Best fit autosomal model parameter estimates. ε = introgression from P. t. verus into P. t. schweinfurthii, β = introgression from P. paniscus into the ancestor of P. t. schweinfurthii and P. t. troglodytes, ec = ancestor of P. t. schweinfurthii and P. t. troglodytes, nw = ancestor of P. t. ellioti and P. t. verus, ecnw = common ancestor of all P. troglodytes lineages, becnw = Pan common ancestor.
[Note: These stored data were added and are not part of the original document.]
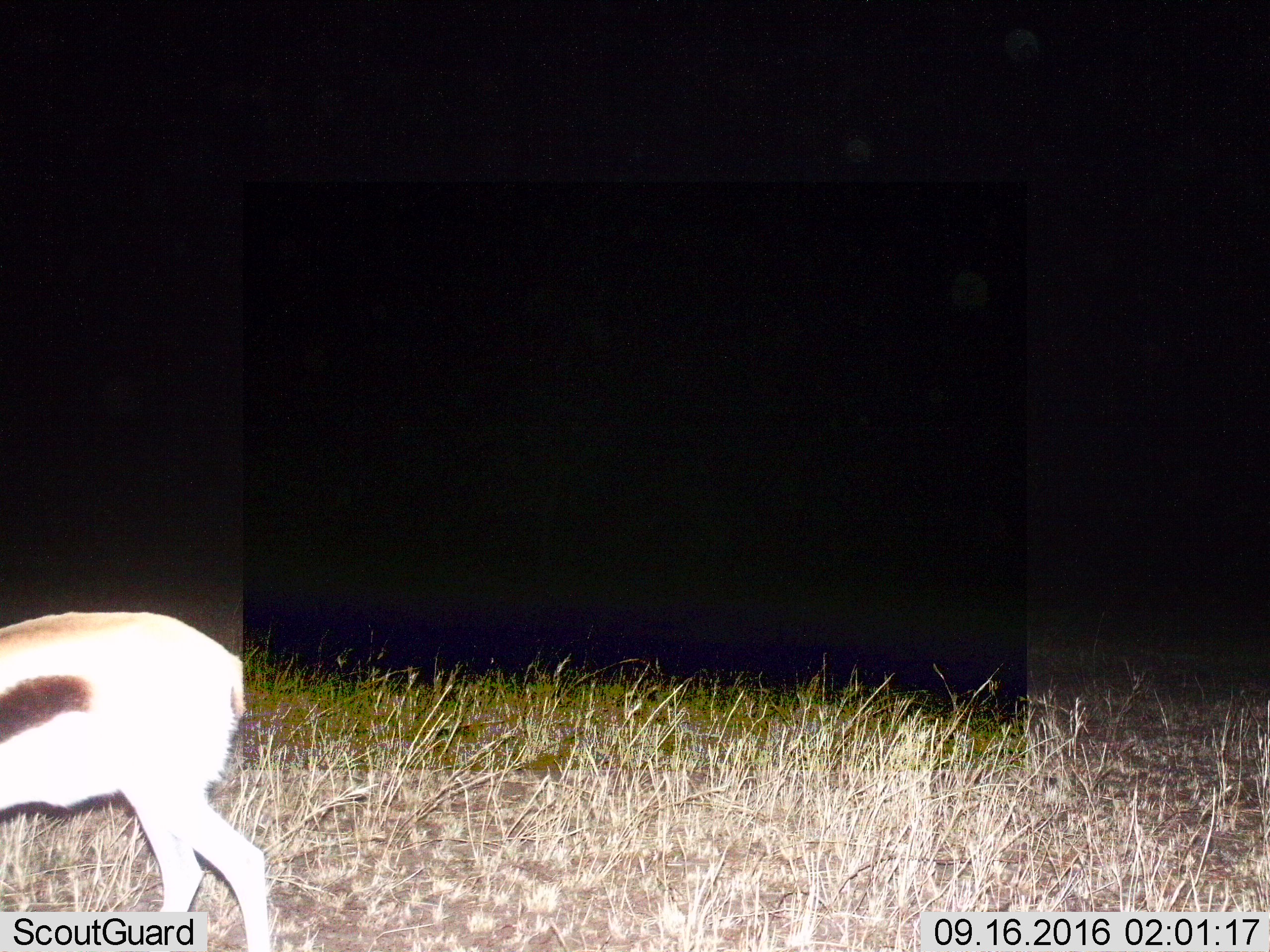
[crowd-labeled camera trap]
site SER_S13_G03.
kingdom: Animalia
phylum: Chordata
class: Mammalia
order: Artiodactyla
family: Bovidae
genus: Eudorcas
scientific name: Eudorcas thomsonii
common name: thomson's gazelle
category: gazellethomsons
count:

Admixture is reported as the admixture proportion, population sizes are reported as the number of diploid individuals, and time is reported in years.
Point estimates and confidence intervals for the βε2 model parameters are provided in Table 1. This model estimated the age for the common ancestor of all chimpanzees to be 987 ka, while the ancestor for western and Nigerian-Cameroon chimpanzees dates to 114 ka and the ancestor of eastern and central chimpanzees was dated to 33 ka. The model also estimated effective population size to vary considerably over time with approximately 38,000 individuals at the time of Pan divergence and 16,000 chimpanzees immediately prior to the divergence of the chimpanzee common ancestor. The effective population of both subsequent lineages increased before diverging. The first introgression event in this model occurred from bonobos into the ancestor of eastern and central chimpanzees ∼ 510 ka; however, the estimated admixture proportion was extremely small: 0.006. Given how small this value is, it is possible that the parameter is actually zero and we consider this event to be possible but tentative. The second introgression event is estimated to have occurred 16 ka and suggests ∼ 21% of the eastern chimpanzee genome is derived from western chimpanzees.
After simulating data using this model, calculating site patterns, and fitting these site patterns to the model, we found minimal bias in our parameter estimates for admixture and the effective population size of older events (Figure 5). The effective population size for the individual lineages appears to be underestimated despite the high estimates for these parameters. It is possible that these values are an artifact our of approach. Both the ancestor of eastern and central chimpanzees and the ancestor of Nigeria-Cameroon and western chimpanzees appear to be underestimated as well. Point estimates for younger divergence times appear to be overestimates such that the extant chimpanzee subspecies may be younger than we calculate here. This also appears to be true for the timing of the introgression events themselves. However, our estimated age for the common ancestor of all chimpanzees agreed with the simulated data.
Parameter estimate bias. The orange points represent point estimates for the parameters from the βε2 model. Open gray circles represent 50 values estimated by legofit using site patterns generated from data simulated with the δ model parameters using msprime. If the simulated data are < the point estimate, the point estimate is underestimated, while if the simulated data are > the point estimate, the point estimate is overestimated. ε = introgression from P. t. verus into P. t. schweinfurthii, β = introgression from P. paniscus into the ancestor of P. t. schweinfurthii and P. t. troglodytes, ec = ancestor of P. t. schweinfurthii and P. t. troglodytes, nw = ancestor of P. t. ellioti and P. t. verus, ecnw = common ancestor of all P. troglodytes lineages, becnw = Pan common ancestor.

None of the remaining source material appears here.